Betsy nodded. “Yes, except it was no mix-up. Samantha Cable was given the option to return as an Egrgoroi, yes. Only, the contract she signed was for your second life, not hers. The Panel agreed to let you return to this world as an Egrgoroi on the condition that whatever Samantha’s Judgment was, it would be yours as well.”
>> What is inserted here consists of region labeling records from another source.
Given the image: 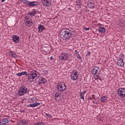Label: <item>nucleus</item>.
<instances>
[{
  "label": "nucleus",
  "instance_id": "0eeeda50",
  "mask_svg": "<svg viewBox=\"0 0 125 125\" xmlns=\"http://www.w3.org/2000/svg\"><path fill=\"white\" fill-rule=\"evenodd\" d=\"M118 95L121 98L125 97V88L120 87L117 90Z\"/></svg>",
  "mask_w": 125,
  "mask_h": 125
},
{
  "label": "nucleus",
  "instance_id": "423d86ee",
  "mask_svg": "<svg viewBox=\"0 0 125 125\" xmlns=\"http://www.w3.org/2000/svg\"><path fill=\"white\" fill-rule=\"evenodd\" d=\"M70 78L72 81H77L79 78V73L77 70H73L70 74Z\"/></svg>",
  "mask_w": 125,
  "mask_h": 125
},
{
  "label": "nucleus",
  "instance_id": "412c9836",
  "mask_svg": "<svg viewBox=\"0 0 125 125\" xmlns=\"http://www.w3.org/2000/svg\"><path fill=\"white\" fill-rule=\"evenodd\" d=\"M86 93V91H84L82 93H80V97L84 101V94Z\"/></svg>",
  "mask_w": 125,
  "mask_h": 125
},
{
  "label": "nucleus",
  "instance_id": "a19ab883",
  "mask_svg": "<svg viewBox=\"0 0 125 125\" xmlns=\"http://www.w3.org/2000/svg\"><path fill=\"white\" fill-rule=\"evenodd\" d=\"M34 125H39V122L38 123H35L34 124Z\"/></svg>",
  "mask_w": 125,
  "mask_h": 125
},
{
  "label": "nucleus",
  "instance_id": "9b49d317",
  "mask_svg": "<svg viewBox=\"0 0 125 125\" xmlns=\"http://www.w3.org/2000/svg\"><path fill=\"white\" fill-rule=\"evenodd\" d=\"M9 123L8 118H4L0 122V125H6Z\"/></svg>",
  "mask_w": 125,
  "mask_h": 125
},
{
  "label": "nucleus",
  "instance_id": "39448f33",
  "mask_svg": "<svg viewBox=\"0 0 125 125\" xmlns=\"http://www.w3.org/2000/svg\"><path fill=\"white\" fill-rule=\"evenodd\" d=\"M27 90H28V88L26 86H22L20 87V89L18 91V95L20 96H23L25 94V93H27Z\"/></svg>",
  "mask_w": 125,
  "mask_h": 125
},
{
  "label": "nucleus",
  "instance_id": "c03bdc74",
  "mask_svg": "<svg viewBox=\"0 0 125 125\" xmlns=\"http://www.w3.org/2000/svg\"><path fill=\"white\" fill-rule=\"evenodd\" d=\"M95 95H92V96L93 97V96H94Z\"/></svg>",
  "mask_w": 125,
  "mask_h": 125
},
{
  "label": "nucleus",
  "instance_id": "c85d7f7f",
  "mask_svg": "<svg viewBox=\"0 0 125 125\" xmlns=\"http://www.w3.org/2000/svg\"><path fill=\"white\" fill-rule=\"evenodd\" d=\"M94 75V79L95 80H98V79H99V76H98V75L97 74H93Z\"/></svg>",
  "mask_w": 125,
  "mask_h": 125
},
{
  "label": "nucleus",
  "instance_id": "393cba45",
  "mask_svg": "<svg viewBox=\"0 0 125 125\" xmlns=\"http://www.w3.org/2000/svg\"><path fill=\"white\" fill-rule=\"evenodd\" d=\"M107 97H106V96H104L103 97H102L101 98V102H106V101H107Z\"/></svg>",
  "mask_w": 125,
  "mask_h": 125
},
{
  "label": "nucleus",
  "instance_id": "e433bc0d",
  "mask_svg": "<svg viewBox=\"0 0 125 125\" xmlns=\"http://www.w3.org/2000/svg\"><path fill=\"white\" fill-rule=\"evenodd\" d=\"M91 54V53L90 52H88L87 54H86V56H90Z\"/></svg>",
  "mask_w": 125,
  "mask_h": 125
},
{
  "label": "nucleus",
  "instance_id": "2f4dec72",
The new piece of information left me momentarily speechless. Aunt Samantha, my birth mother, a woman everyone in my family described as selfish, had traded her chance at a second life in exchange for mine. If only my mother, her sister, knew the truth. A horrible thought occurred to me - Mom did know the truth. That was what she’d meant when she said, “I don’t think you were given a second chance.”

“Did Samantha know her Judgment before she made the deal?” I asked in a barely audible voice. Please say no, please say no, I chanted to myself. Giving her second chance to me was great and all if she hadn’t known her soul’s fate, because somehow I doubted my free-love, wild, drug-experimenting birth mother was bound for Elysian Fields.

Kaydon took my hand in his and squeezed. Betsy looked back and forth between the two of us.

“Did Samantha know her soul was condemned when she asked to switch places with me?” I rephrased the question.

“Endora,” Kaydon began, “we don’t know what her Judgment was.”

I turned to face him, tears pooling in my eyes. “Yes, Kaydon, we do.” The hot liquid spilled over. “Dad wouldn’t have gone to all the trouble of finding a way into the underworld otherwise.”

Kaydon’s expression softened. Pain, empathy, and finally anger flashed in his eyes. The pressure on my hand increased. “I’m sure she didn’t know,” he said quietly.

“It’s possible she didn’t,” Betsy chimed in. “The Panel doesn’t actually tell you the final Judgment until after they’ve given you the choice of becoming an Egrgoroi.”

This knowledge didn’t change the fact that the next time I died I wouldn’t pass go, I wouldn’t collect two hundred dollars, and no matter how I lived my life up until that point I was going to burn in Tartarus… or whatever it was they did to inflict misery upon the souls there.